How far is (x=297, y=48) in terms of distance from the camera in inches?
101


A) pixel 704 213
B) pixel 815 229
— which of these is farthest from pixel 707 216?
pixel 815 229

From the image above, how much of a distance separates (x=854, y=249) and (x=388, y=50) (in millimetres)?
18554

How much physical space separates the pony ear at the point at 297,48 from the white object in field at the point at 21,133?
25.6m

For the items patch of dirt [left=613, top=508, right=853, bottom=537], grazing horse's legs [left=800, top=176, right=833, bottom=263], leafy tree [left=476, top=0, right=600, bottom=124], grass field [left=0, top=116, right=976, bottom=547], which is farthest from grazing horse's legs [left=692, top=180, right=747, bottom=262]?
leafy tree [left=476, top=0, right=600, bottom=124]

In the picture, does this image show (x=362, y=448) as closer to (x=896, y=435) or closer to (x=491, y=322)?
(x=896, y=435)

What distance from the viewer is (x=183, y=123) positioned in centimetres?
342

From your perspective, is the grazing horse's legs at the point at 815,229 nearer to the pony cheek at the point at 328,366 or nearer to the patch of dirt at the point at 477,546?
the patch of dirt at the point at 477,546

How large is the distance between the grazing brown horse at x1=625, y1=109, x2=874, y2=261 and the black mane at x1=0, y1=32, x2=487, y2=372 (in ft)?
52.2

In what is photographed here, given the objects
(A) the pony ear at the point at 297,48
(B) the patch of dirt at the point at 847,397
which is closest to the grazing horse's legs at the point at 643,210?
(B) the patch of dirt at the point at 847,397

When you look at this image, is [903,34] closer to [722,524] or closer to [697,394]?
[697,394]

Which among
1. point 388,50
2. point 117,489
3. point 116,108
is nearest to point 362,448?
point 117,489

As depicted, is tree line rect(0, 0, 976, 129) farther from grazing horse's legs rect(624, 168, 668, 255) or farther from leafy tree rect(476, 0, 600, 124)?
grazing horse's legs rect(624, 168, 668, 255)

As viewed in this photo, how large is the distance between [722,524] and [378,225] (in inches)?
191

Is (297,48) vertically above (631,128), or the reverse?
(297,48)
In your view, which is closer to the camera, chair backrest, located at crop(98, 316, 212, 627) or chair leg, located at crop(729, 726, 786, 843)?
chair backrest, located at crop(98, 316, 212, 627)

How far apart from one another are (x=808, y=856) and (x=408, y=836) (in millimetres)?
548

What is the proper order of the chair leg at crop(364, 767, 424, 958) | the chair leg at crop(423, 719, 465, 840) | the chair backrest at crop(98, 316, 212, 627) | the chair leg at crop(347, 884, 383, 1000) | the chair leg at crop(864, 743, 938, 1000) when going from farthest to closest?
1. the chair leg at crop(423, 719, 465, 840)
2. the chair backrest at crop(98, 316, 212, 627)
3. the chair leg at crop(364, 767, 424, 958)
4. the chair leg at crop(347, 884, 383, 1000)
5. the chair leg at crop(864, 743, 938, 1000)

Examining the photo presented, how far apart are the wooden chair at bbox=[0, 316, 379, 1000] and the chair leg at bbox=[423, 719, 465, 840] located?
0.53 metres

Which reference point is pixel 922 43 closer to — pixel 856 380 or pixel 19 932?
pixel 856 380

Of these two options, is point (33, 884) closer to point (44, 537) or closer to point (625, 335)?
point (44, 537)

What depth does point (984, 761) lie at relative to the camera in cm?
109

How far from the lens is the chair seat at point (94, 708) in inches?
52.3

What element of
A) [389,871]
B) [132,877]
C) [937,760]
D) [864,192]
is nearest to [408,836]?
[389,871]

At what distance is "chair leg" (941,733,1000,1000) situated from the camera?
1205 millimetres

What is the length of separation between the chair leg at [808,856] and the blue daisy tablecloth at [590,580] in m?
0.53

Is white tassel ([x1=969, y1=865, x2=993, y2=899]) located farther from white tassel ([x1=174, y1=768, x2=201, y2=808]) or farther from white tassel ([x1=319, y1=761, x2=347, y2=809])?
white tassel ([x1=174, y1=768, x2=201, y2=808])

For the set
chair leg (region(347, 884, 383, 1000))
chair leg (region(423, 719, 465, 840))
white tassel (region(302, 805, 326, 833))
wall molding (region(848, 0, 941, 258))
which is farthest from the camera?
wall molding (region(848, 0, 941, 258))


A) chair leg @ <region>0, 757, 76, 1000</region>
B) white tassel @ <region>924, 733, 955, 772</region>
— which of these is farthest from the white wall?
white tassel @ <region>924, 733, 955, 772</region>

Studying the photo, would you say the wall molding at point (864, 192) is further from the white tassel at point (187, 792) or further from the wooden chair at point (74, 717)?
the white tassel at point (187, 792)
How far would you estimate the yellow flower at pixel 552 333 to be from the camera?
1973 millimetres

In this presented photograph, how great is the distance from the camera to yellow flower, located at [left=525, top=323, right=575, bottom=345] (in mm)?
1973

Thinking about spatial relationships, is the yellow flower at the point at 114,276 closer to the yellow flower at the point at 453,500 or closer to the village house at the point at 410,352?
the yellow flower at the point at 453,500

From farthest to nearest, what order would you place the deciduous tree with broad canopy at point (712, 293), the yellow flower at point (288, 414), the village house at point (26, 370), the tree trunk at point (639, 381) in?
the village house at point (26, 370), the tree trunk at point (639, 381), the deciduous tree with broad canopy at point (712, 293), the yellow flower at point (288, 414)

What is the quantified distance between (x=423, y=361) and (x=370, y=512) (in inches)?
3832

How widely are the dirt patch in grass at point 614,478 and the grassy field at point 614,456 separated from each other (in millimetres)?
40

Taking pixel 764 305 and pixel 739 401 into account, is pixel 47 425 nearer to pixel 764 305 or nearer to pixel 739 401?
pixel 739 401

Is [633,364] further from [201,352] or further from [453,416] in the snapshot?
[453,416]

◆ ◆ ◆

What you need to do
Beginning at the line containing "What is the quantified", repeat each line exactly through the last line of the entries, and include no other lines.

Written response
What is the quantified distance between (x=423, y=361) and (x=370, y=512) (in inches)?
3832

How widely are the dirt patch in grass at point 614,478 and the grassy field at point 614,456 separated from each other (in millimetres)?
40

Taking pixel 764 305 and pixel 739 401 into account, is pixel 47 425 nearer to pixel 764 305 or nearer to pixel 739 401?
pixel 739 401

Is [633,364] further from [201,352] or further from [453,416] in the snapshot?
[453,416]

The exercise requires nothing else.